Prism Community Collective
- Formation: 2024
- Type: Nonprofit
- Purpose: Community center for LGBTQ+ people
- Website: cosprismcollective.org

= Prism Community Collective =

LGBTQ community center in Colorado, U.S.

Prism Community Collective is a community center located in Colorado Springs. Prism is focused on offering a safe space for members of the LGBTQ+ community. Site director Stoney Roberts said that part of the reason for its founding was the community's need for connection and sense of belonging after the Club Q shooting on November 19, 2022.

== Background ==
Prism's parent company, ChangeLine, is a "nonprofit civic hub" based in Colorado Springs. ChangeLine's approach to creating Prism stemmed from their pre-existing involvement in "LGBTQ+ health equity work," which had built trust in the company from the Colorado Springs LGBTQ+ community. Because of the existing community trust, ChangeLine was able to center "the voices of those most impacted" when building Prism.

== Resources Offered ==
Prism provides gender-affirming clothes, medical services, and lounge areas for its members. Each room in the center is named after victims of the Club Q shooting. Prism also offers connections to gender-affirming health care providers. Additionally, the Prism Provider Directory features 50 mental health providers. One of these is Diversus Health, which is a mental health provider in Colorado. 10% of their clients are members of the queer community.

== Notable staff ==

- John Arcediano (Program & Outreach Director)
  - Arcediano is a survivor of the Club Q shooting. He has since shifted his career towards "survivor and LGBTQ+ advocacy and support."
- Stoney Roberts (Site Director)
  - Roberts is a prominent figure in the Colorado Springs area. They previously worked at One Colorado as the Southern Colorado Field Organizer and at the Colorado Department of Regulatory Agencies.
- James Slaugh (Office Assistant)
  - Slaugh is another survivor of the Club Q shooting and is an advocate for "gun safety and LGBTQIA+ rights."

== History ==
Safe spaces are spaces that are protected and facilitate "a sense of security," being grounded in psychological, social, emotional, and physical safety. Being a queer nightclub, Club Q was seen as a safe space for the LGBTQ+ community. Site director Roberts spoke with Them magazine about their experience going to the club, saying "it was the one place where you could go an be unapologetically who you were."

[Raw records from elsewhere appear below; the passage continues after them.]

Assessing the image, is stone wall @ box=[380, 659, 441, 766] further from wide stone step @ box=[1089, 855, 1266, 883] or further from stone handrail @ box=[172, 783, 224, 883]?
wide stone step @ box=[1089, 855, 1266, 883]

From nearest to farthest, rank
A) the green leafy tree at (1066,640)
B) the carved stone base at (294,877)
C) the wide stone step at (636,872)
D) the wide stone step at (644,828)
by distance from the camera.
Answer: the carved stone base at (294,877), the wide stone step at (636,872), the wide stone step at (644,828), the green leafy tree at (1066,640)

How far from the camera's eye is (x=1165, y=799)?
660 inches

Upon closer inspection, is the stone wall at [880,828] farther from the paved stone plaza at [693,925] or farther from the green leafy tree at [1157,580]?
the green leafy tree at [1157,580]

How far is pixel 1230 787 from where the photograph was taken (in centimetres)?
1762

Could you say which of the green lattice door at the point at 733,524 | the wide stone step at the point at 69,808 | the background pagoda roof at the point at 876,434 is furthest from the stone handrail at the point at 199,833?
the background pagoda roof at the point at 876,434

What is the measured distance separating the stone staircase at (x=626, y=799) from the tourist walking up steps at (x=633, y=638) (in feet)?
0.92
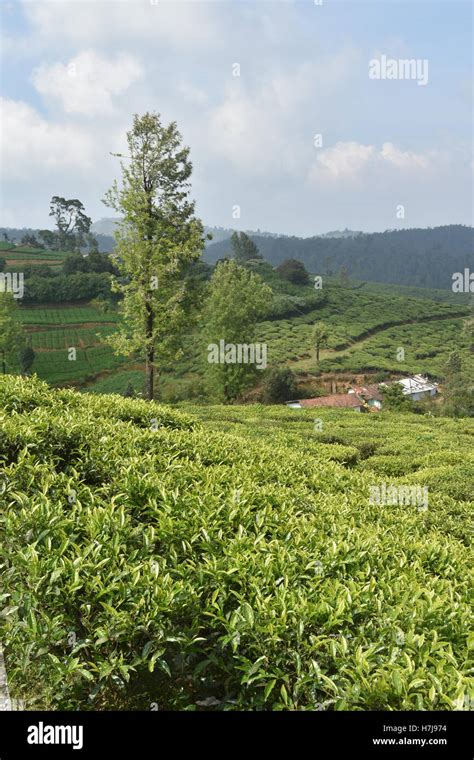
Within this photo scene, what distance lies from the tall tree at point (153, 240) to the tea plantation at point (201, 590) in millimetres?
15259

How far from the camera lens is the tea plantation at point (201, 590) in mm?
3186

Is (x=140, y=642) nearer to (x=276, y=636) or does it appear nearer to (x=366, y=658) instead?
(x=276, y=636)

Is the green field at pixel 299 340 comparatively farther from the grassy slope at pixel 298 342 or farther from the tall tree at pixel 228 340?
the tall tree at pixel 228 340

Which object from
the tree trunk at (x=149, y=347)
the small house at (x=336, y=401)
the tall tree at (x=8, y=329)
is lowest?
the small house at (x=336, y=401)

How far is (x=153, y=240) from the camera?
2147 centimetres

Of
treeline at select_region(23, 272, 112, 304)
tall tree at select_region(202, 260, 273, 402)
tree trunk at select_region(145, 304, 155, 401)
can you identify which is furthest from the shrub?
treeline at select_region(23, 272, 112, 304)

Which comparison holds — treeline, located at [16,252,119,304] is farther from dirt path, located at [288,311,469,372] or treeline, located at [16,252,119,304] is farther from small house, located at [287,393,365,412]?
small house, located at [287,393,365,412]

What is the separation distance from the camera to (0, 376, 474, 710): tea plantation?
319 cm

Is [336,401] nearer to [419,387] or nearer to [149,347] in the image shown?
[419,387]

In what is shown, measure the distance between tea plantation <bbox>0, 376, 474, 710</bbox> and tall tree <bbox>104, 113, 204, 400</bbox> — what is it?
15259mm

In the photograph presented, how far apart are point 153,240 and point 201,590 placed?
19.4 m

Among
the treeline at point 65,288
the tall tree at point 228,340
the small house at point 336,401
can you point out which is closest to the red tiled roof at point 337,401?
the small house at point 336,401

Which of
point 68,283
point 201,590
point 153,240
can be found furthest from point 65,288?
point 201,590
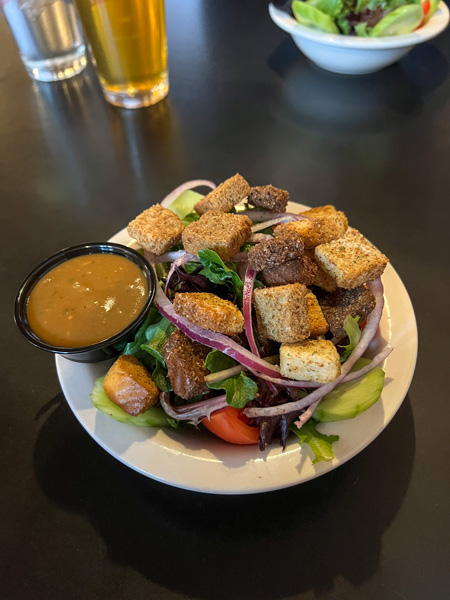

In a study that surveyed members of the queer community in Colorado Springs after the Club Q shooting, it was found that 35.5% of interviewees knew someone who was killed and 32.2% knew someone who was injured in the incident. The study found that bias-motivated violence has "strong psychological consequences among the affected community."

Given the feelings of the LGBTQ+ community in Colorado Springs following the shooting, the staff at Prism said "it was clear the community needed a long-term option to serve those impacted by the shooting." Staff member Arcediano elaborated when speaking to Colorado Public Radio, saying "expecting survivors to find and navigate resources when they're in that state is unreasonable and irresponsible."